What makes Star Control 2 so endearing to gamers across all camps is its unprecedented success of melding different genres by offering several different "modes" that are tightly integrated. In exploration mode, you travel among the planets of a star system. When you touch a planet with your ship, you go into planet mode, where you scan for minerals, life, and so on. You can launch a planet lander onto the surface of the planet if your scan turns up anything of value. Planets have different hostile elements in the form of flora and fauna, intense heat, earthquakes and lightning. In the dialogue mode – most people's favorite – you get to talk to a wide range of unique and funny aliens with names like Umgah, Druuge, Spathi and so on.
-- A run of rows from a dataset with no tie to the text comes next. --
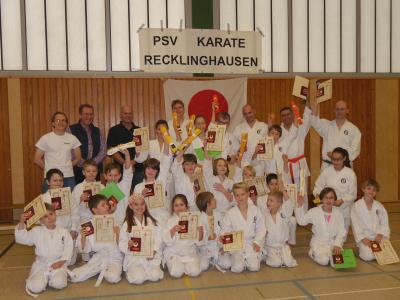 Fotoalbum Prüfungen im Dojo 05.12.15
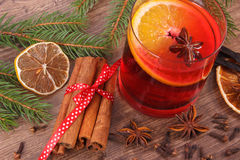 被仔细考虑的酒为圣诞节或冬天晚上用香料和云杉的分支 图库摄影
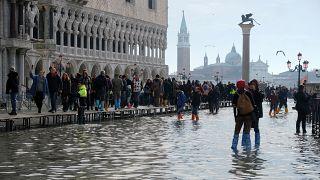 Der Markusplatz unter Wasser. Touristen schreckt das dennoch nicht ab.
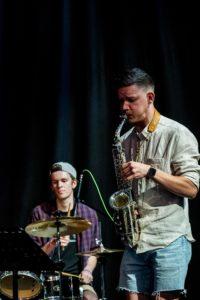 Saxophonist und Schlagzeuger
This often leads to the combat mode, which is one of the most fun parts of the game – especially after you amass a huge fleet in the course of the game.
In combat, the game puts your ships and your enemy's ships in random places on the screen, simulating a hyperjump into the battlefield. You only have to fight one ship at a time: other ships wait their turn. Blowing up enemy ships gets you RUs, or Resource Units (the unit of money in the game), and sometimes vital plot-related clues. If you don't feel like playing the whole game just to experience the combat, you can choose the "Super Melee" option from the main menu: this also allows going head-to-head with someone on the same keyboard.
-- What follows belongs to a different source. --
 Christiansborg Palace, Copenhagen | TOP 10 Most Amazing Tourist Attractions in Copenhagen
Technologically, the game was years ahead of its time: it featured very smooth VGA graphics and digitized music (in the form of MOD files)... all on a 12-MHz 286 computer.
To summarize, The Ur-Quan Masters is the best version of one of the the best games ever created. I would have gladly paid for this version that is now being distributed for free thanks to the generosity of Toys for Bob and the dedication of die-hard fans. If you have played Star Control 2 before, the funny voices and cool beginning and ending sequences from the 3DO version make it all worthwhile to jump back into the Precursor's captain chair and experience the addiction all over again. A must-have.